:: PROVIDED DATA ::
* * * * * * * * *

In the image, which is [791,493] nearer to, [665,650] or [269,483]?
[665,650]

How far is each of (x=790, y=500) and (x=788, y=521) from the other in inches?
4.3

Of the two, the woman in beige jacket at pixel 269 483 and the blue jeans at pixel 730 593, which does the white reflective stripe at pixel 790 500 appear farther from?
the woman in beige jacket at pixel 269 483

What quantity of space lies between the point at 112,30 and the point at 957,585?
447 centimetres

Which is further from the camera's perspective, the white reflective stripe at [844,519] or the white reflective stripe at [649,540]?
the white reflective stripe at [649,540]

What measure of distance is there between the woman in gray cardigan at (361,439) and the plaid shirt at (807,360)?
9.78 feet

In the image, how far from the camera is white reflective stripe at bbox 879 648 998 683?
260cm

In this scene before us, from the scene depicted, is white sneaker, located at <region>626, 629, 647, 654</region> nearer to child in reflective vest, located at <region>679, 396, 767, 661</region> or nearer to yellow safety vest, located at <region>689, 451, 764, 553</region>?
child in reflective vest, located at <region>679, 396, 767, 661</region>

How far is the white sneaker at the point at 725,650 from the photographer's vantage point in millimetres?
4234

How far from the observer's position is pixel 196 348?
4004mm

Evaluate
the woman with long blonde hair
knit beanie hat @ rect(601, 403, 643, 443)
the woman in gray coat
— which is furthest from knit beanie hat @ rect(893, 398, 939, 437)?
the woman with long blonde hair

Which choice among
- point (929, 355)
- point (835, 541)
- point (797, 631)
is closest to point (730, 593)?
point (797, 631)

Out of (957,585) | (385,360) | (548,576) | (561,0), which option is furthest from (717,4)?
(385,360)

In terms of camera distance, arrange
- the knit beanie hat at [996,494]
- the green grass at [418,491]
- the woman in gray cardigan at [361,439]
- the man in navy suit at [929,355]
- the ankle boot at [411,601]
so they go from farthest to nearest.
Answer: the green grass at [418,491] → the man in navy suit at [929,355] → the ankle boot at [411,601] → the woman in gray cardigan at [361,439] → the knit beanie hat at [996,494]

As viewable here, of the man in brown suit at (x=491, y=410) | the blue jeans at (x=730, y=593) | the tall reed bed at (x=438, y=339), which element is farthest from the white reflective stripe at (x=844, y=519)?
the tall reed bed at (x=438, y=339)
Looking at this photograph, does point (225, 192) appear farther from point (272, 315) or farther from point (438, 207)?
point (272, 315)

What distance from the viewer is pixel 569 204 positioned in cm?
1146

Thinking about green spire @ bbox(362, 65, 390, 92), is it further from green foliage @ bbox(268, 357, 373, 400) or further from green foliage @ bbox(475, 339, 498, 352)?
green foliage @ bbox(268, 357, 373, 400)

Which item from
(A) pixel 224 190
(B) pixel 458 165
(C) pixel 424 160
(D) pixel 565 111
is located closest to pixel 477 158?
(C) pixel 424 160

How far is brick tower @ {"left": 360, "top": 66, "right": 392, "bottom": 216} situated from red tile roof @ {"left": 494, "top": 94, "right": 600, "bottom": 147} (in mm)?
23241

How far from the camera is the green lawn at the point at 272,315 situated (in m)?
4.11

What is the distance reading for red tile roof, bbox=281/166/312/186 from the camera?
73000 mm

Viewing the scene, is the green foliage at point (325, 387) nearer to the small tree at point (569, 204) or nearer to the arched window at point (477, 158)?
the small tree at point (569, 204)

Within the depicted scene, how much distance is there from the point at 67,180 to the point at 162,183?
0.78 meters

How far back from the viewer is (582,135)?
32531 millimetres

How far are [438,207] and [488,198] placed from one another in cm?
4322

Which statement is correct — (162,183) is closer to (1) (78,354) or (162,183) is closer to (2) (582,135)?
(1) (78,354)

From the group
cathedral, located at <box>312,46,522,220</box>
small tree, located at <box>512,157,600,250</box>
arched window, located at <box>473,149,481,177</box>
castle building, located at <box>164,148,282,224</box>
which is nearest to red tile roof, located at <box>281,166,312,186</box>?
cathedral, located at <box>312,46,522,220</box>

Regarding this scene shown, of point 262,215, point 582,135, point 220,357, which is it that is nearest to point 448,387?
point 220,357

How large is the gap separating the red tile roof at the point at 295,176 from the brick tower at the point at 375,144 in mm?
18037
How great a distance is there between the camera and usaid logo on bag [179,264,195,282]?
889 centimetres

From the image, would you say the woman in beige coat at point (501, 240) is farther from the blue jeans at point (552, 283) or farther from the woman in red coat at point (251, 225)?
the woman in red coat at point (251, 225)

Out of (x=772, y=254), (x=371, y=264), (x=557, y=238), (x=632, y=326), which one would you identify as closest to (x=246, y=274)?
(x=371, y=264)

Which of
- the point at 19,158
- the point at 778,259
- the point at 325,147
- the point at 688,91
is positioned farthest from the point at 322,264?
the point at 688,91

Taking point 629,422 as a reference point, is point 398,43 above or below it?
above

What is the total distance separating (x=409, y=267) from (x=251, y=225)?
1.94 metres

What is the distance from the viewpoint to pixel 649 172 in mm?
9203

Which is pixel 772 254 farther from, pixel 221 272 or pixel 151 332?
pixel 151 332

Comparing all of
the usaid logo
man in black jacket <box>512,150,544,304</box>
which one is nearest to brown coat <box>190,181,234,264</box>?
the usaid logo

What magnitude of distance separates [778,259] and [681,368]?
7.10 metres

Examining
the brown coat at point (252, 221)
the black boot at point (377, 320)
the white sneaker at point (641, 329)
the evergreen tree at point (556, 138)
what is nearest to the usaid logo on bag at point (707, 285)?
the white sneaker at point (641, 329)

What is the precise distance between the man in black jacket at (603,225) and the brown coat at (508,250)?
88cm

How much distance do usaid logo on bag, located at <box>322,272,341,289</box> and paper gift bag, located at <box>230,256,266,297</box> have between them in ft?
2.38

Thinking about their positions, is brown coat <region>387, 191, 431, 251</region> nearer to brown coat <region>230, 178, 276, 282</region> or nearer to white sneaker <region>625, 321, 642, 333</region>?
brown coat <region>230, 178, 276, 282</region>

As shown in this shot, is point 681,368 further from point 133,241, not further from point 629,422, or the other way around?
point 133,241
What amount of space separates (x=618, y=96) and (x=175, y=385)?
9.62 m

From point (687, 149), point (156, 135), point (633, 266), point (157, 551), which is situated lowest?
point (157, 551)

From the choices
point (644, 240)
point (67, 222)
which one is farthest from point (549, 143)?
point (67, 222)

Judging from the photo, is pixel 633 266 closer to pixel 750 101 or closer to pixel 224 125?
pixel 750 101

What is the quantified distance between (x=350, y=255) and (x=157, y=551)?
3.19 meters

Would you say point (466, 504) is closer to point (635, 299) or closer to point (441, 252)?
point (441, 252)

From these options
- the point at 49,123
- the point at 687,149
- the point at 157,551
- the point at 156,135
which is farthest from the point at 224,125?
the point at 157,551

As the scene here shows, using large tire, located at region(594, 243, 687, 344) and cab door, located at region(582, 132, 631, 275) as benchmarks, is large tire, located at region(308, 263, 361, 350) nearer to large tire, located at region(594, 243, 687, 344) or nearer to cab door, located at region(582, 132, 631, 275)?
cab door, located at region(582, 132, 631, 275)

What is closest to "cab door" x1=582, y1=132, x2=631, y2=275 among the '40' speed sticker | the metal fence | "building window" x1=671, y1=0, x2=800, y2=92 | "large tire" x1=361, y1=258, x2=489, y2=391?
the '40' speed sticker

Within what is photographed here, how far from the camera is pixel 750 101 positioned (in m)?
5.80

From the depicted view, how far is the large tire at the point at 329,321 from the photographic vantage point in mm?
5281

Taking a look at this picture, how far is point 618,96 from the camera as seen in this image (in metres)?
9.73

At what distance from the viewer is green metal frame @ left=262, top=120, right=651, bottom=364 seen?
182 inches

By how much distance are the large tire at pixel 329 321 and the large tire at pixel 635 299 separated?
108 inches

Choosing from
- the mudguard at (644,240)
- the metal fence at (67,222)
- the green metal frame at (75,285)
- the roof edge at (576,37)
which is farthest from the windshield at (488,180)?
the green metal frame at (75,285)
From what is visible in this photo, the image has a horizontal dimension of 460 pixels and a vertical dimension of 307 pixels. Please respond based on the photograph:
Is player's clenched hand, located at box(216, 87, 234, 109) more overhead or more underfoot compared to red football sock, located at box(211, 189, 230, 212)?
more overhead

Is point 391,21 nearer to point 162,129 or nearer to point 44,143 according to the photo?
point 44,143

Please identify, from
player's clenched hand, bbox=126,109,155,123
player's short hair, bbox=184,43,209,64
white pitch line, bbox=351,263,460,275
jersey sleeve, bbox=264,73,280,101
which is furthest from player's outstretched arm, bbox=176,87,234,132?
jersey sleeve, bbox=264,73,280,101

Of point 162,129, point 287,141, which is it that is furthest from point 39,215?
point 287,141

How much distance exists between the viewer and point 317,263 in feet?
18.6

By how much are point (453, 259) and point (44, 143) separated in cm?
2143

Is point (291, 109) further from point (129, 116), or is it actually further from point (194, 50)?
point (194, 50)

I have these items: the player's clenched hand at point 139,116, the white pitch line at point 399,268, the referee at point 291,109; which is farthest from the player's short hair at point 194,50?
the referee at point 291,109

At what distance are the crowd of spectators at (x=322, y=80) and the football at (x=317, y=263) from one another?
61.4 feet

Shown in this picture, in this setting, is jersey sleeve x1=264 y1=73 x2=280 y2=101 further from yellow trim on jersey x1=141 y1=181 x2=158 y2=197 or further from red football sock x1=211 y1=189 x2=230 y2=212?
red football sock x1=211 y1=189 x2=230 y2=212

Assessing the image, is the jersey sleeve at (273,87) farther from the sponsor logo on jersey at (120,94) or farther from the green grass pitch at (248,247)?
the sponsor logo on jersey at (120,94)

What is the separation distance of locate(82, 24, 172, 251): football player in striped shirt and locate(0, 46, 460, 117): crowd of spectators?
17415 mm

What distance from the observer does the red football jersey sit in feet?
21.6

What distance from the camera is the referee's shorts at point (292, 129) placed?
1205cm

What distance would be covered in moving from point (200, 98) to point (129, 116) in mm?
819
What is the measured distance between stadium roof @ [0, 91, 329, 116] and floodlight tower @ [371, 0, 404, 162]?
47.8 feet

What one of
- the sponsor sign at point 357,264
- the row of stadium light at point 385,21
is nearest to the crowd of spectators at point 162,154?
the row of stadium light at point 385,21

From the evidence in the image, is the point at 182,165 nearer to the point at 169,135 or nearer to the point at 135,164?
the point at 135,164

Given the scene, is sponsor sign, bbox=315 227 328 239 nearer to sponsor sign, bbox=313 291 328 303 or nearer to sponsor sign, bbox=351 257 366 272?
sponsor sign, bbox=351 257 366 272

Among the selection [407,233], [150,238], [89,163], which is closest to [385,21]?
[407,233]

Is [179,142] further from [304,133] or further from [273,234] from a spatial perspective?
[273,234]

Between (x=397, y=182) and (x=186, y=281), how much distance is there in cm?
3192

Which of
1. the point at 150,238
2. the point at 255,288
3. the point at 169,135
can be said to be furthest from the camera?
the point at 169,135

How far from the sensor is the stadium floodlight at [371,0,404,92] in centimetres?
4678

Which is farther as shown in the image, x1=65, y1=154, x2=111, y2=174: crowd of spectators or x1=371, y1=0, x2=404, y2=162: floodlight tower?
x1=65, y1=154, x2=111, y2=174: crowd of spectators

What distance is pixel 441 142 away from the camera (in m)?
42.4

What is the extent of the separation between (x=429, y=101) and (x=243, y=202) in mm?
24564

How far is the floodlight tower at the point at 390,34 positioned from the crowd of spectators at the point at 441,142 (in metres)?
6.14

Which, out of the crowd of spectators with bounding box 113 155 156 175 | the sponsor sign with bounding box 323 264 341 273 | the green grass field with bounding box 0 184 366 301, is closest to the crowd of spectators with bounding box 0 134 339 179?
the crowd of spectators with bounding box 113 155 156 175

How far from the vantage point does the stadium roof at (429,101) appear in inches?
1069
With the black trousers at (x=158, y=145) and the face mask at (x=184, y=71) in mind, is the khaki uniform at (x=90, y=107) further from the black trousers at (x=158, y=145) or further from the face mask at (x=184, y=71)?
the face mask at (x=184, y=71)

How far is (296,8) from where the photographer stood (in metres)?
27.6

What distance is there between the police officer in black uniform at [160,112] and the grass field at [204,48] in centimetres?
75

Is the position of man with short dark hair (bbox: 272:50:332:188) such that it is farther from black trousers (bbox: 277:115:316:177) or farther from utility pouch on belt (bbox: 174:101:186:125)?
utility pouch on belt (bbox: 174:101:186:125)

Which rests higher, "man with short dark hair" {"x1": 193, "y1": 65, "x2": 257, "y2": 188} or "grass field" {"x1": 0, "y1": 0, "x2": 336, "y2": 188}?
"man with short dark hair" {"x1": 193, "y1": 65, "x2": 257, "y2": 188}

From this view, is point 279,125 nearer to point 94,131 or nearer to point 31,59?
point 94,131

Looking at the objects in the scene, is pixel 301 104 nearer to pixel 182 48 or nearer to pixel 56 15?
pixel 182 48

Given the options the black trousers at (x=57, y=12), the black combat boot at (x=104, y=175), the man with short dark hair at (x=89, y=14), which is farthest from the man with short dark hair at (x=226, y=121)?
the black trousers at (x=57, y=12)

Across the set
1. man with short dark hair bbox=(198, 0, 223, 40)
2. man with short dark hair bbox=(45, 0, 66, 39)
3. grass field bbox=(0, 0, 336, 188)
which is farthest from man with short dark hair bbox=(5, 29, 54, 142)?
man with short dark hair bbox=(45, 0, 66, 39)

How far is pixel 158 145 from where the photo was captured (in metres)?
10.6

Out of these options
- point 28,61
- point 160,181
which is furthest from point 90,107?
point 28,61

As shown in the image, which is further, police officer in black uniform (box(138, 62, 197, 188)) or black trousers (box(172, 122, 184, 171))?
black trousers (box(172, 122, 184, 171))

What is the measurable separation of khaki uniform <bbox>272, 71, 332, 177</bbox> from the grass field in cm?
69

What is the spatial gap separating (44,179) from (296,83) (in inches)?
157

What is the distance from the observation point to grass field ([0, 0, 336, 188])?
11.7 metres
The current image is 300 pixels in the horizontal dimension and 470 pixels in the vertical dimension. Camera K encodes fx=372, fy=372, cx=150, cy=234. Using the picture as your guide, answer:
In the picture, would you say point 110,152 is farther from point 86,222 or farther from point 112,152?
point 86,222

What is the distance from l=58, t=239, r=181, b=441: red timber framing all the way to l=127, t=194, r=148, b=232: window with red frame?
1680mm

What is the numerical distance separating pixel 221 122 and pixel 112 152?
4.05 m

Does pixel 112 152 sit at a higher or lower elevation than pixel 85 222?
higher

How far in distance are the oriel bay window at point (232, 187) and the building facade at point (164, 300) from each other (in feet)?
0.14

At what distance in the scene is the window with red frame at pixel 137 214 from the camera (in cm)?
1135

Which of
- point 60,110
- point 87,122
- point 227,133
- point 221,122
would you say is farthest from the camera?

* * * * * * * * *

Every line from the one containing "As shown in the image, which" through the end of the entries above must be echoed exactly, with both ends kept.

As shown in the image, which is further, police officer in black uniform (box(138, 62, 197, 188)) or black trousers (box(172, 122, 184, 171))?
black trousers (box(172, 122, 184, 171))

What is the measurable separation of khaki uniform <bbox>272, 71, 332, 177</bbox> from the grass field in cm?
69

What is the spatial gap separating (44,179) from (296,83) (in inches)?
157

What is the distance from the observation point to grass field ([0, 0, 336, 188])?
11.7 metres
The current image is 300 pixels in the horizontal dimension and 470 pixels in the vertical dimension. Camera K encodes fx=372, fy=372, cx=150, cy=234. Using the picture as your guide, answer:
In the picture, would you say point 110,152 is farther from point 86,222 or farther from point 112,152?
point 86,222

What is the distance from l=58, t=239, r=181, b=441: red timber framing all the way to l=127, t=194, r=148, b=232: window with red frame?
1680mm

What is the numerical distance separating pixel 221 122 and pixel 112 152?
4.05 m

Does pixel 112 152 sit at a higher or lower elevation than pixel 85 222?
higher

How far in distance are the oriel bay window at point (232, 187) and the building facade at point (164, 300) from each other (in feet)?
0.14

At what distance in the scene is the window with red frame at pixel 137 214 from the camera (in cm)?
1135

Which of
- point 60,110
- point 87,122
- point 227,133
- point 221,122
would you say is farthest from the camera?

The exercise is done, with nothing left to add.